TASKS TO PERFORM
- a) Can you condense the paragraph of the colorblindness essay that begins "Colorblind government policy is that which" into a short bulleted list that keeps its main points?
- b) Would you pull the passage of the colorblindness essay from "I disagree with" to "way people think." and copy it word for word?

SELECTED PASSAGE
▼

Wilson says it’s better to be racist than colorblind. What does he mean?
“To claim color blindness ignores this very human truth. We can no more be color blind than be unconscious of height, weight, age or sex. We can easily and openly describe any of those human characteristics; however we whisper or try to find creative ways to describe someone’s race in conversation. Of course the reasons behind this discomfort are rooted in an ugly history that held race as the primary marker for our discrimination.”
I agree. Achieving colorblindness may be a worthy goal, but we perceive differences. That’s a fact, and it’s morally neutral. It’s neither good nor bad. I’ll take it a step further: avoiding certain people based on differences isn’t a bad thing, either, although politically correct society tries to condition the sheep to believe it is.
Here is where liberal types misunderstand conservative types like myself. I don’t care whether someone dislikes me because of my skin color. That’s his/her problem, not mine. But it becomes my problem if the person infringes on my rights because of the color of my skin. If the government does it, the infringement is worse. Government policy must be colorblind. If individuals want to give it a try, more power to them.
Colorblind government policy is that which treats its citizens as individuals without regard to race. Government was instituted to protect our civil rights, that is, our individual rights, and it’s necessary for the existence of a civilized society. Its function isn’t to control people’s lives, but to allow people to live freely without interference from others. Individual private citizens may hold prejudices and biases for whatever reason, but those prejudices and biases are held in check by a government whose duty is to protect everyone’s rights. An individual is free to think whatever he wants to think about me because I’m black, but neither he nor my government may interfere with me because I’m black.
That, Mr. Wilson, is why conservatives advocate colorblind policy.
“We give weight to the idea of race being negative by considering it taboo. The more we avoid the topic, the discussion, the word, the more power we lend it. To bring race into casual conversation is to treat it as it should be treated — as a non-issue.
“Now is the time to accept our human nature and admit that no matter who we are, there’s a little racist living inside. To face our racist and look to battle its biases every day should be a personal and life long struggle for each of us against the very worst of our human nature. As any recovering addict can attest, the first step to recovery is admitting the problem.”
I disagree with him, to a point. Perceiving and acknowledging differences does not mean someone is a racist. If that were the case, the whole world’s racist. I also disagree that individuals necessarily should battle biases. Hold them all you like! Hate people of different races, if that’s your thing. But if you infringe on someone’s rights, because of race, sex, or whether the wind blows east, that’s another matter.
Let’s focus more on protecting individuals’ rights and keeping the government in check and less on trying to change the way people think.

▲

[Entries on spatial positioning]
▼

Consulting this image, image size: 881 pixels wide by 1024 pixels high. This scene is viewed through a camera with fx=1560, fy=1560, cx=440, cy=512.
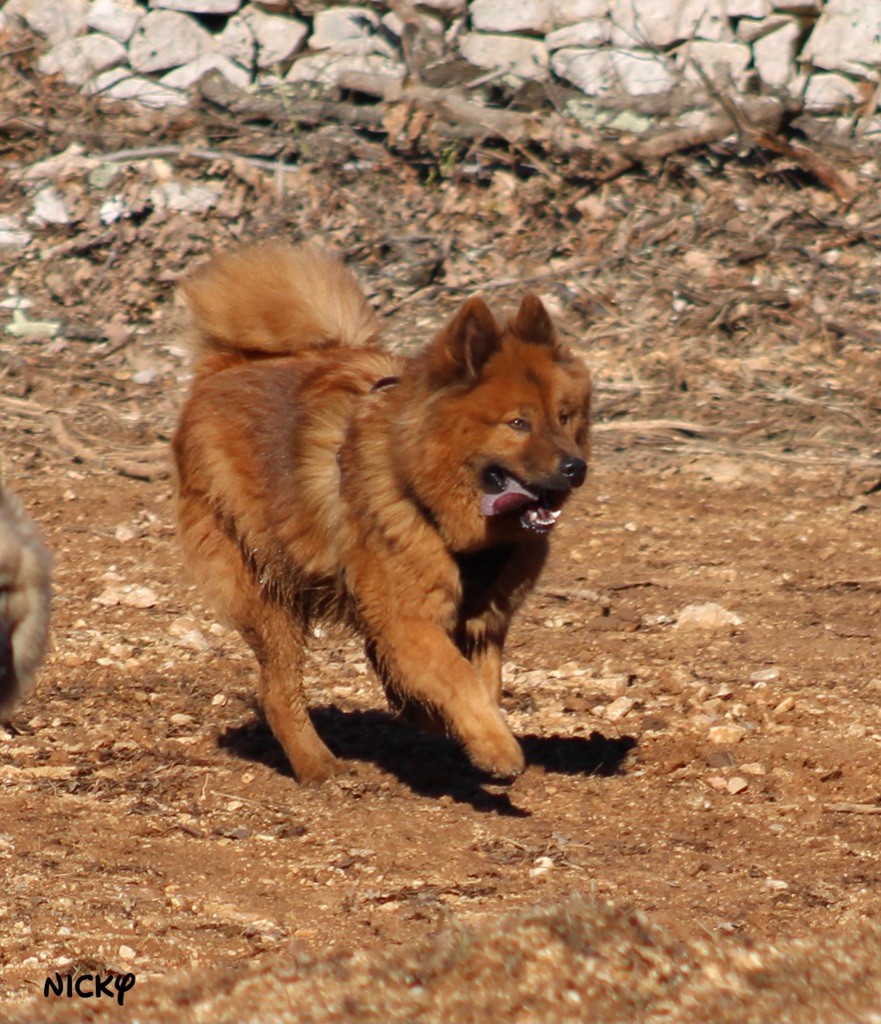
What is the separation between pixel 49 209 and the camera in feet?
39.5

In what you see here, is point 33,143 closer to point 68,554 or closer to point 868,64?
point 68,554

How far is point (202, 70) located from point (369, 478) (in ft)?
26.7

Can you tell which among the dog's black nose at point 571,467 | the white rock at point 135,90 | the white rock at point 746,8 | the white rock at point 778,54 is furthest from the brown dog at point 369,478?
the white rock at point 746,8

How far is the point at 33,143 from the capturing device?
12648 mm

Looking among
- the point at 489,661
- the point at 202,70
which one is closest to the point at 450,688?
the point at 489,661

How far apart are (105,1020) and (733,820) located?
8.32ft

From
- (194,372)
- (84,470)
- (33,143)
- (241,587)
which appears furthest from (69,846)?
(33,143)

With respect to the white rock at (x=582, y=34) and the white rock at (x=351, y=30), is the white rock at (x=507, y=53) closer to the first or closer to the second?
the white rock at (x=582, y=34)

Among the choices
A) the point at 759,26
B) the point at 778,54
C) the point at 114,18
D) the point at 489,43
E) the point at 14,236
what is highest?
the point at 759,26

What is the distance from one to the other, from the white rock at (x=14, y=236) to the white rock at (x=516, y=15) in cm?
405

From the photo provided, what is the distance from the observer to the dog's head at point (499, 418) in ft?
17.2

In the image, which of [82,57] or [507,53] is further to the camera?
[82,57]

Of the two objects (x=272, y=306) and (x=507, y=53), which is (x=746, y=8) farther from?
(x=272, y=306)

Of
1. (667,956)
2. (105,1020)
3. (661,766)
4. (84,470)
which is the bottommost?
(84,470)
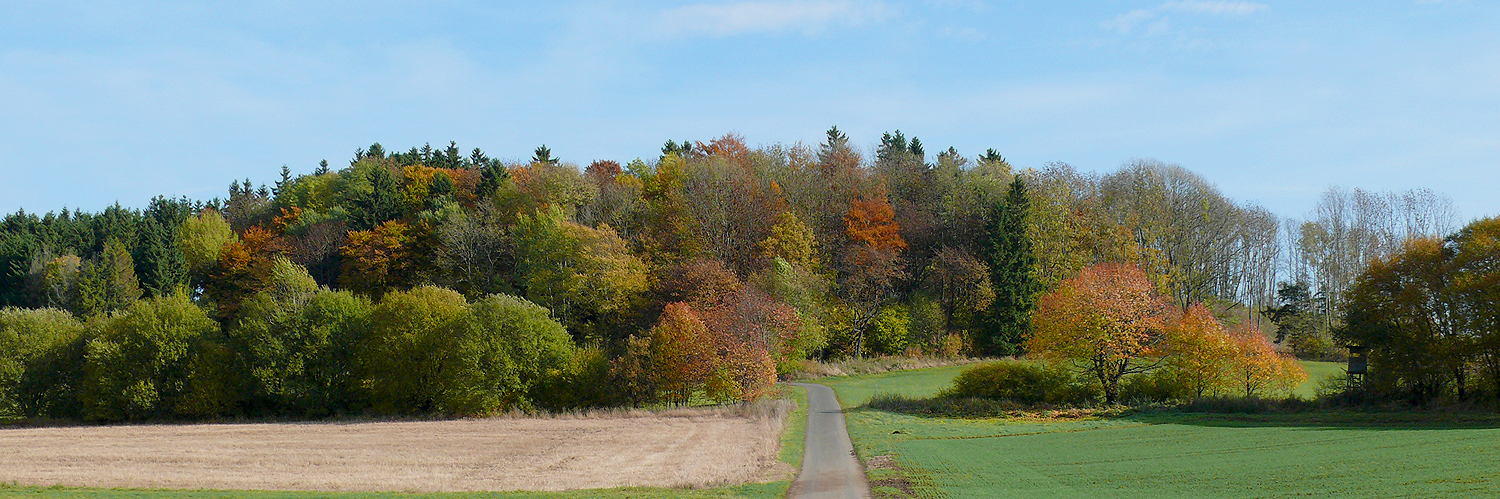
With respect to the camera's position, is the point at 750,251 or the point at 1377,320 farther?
the point at 750,251

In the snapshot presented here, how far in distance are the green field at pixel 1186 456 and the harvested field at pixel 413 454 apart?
5.78m

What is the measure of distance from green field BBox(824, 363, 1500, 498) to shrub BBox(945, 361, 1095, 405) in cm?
558

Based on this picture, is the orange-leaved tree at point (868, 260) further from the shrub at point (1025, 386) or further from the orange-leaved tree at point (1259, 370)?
the orange-leaved tree at point (1259, 370)

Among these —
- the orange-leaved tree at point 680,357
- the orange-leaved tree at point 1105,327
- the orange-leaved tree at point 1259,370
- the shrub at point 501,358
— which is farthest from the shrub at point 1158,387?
the shrub at point 501,358

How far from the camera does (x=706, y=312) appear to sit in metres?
62.6

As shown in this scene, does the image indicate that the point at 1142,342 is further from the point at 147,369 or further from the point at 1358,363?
the point at 147,369

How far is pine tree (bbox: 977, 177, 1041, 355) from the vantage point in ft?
259

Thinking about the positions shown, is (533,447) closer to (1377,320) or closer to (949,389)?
(949,389)

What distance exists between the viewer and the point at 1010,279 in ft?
263

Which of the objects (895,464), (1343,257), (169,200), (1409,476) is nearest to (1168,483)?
(1409,476)

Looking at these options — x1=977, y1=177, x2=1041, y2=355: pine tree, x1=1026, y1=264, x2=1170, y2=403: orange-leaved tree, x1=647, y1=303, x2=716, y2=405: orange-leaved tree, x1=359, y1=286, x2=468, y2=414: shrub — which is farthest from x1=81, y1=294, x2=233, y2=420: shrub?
x1=977, y1=177, x2=1041, y2=355: pine tree

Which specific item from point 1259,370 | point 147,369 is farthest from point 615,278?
point 1259,370

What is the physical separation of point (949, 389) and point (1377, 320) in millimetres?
22130

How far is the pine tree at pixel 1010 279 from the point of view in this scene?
7894 cm
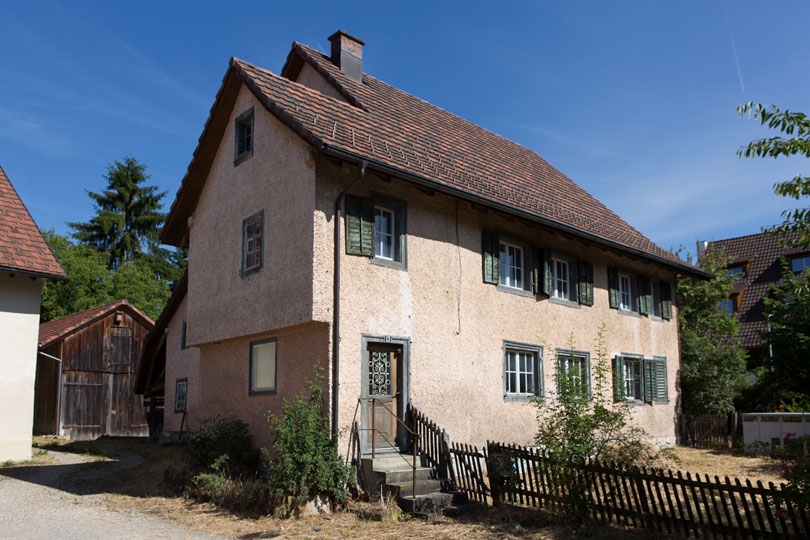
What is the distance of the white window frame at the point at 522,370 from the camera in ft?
47.1

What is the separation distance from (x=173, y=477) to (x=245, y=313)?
3.21m

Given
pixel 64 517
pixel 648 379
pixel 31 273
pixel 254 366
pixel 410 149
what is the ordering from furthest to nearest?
pixel 648 379
pixel 31 273
pixel 410 149
pixel 254 366
pixel 64 517

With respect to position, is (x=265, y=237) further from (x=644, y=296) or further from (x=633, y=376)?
(x=644, y=296)

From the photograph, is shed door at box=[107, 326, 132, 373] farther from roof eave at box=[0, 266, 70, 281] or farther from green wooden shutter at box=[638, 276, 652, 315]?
green wooden shutter at box=[638, 276, 652, 315]

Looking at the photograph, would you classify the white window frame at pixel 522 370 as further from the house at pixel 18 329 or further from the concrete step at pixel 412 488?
the house at pixel 18 329

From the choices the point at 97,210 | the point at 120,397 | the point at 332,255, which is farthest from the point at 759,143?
the point at 97,210

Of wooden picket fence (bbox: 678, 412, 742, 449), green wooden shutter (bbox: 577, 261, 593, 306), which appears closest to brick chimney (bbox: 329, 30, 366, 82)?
green wooden shutter (bbox: 577, 261, 593, 306)

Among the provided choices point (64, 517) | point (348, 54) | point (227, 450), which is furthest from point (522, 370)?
point (64, 517)

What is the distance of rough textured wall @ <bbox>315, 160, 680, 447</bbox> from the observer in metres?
11.7

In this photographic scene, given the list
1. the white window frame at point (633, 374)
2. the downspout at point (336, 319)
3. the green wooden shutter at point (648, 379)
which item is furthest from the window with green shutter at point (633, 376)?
the downspout at point (336, 319)

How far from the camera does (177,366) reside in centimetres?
2052

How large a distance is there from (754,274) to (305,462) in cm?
3364

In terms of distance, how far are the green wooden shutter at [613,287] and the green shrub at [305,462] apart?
954 centimetres

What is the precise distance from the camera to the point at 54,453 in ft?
57.9
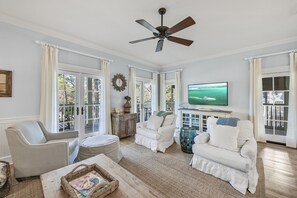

▲

OUTPUTS BY TASK
- a)
- Colorblind government policy treats citizens as individuals, without regard to race.
- Government was instituted to protect civil rights, meaning individual rights, and is necessary for a civilized society.
- Its function is not to control people's lives but to let them live freely without interference from others.
- Private citizens may hold prejudices and biases, but a government whose duty is to protect everyone's rights keeps those in check.
- Anyone may think what they like about the writer for being black, but neither that person nor the government may interfere with the writer for it.

- b)
I disagree with him, to a point. Perceiving and acknowledging differences does not mean someone is a racist. If that were the case, the whole world’s racist. I also disagree that individuals necessarily should battle biases. Hold them all you like! Hate people of different races, if that’s your thing. But if you infringe on someone’s rights, because of race, sex, or whether the wind blows east, that’s another matter.
Let’s focus more on protecting individuals’ rights and keeping the government in check and less on trying to change the way people think.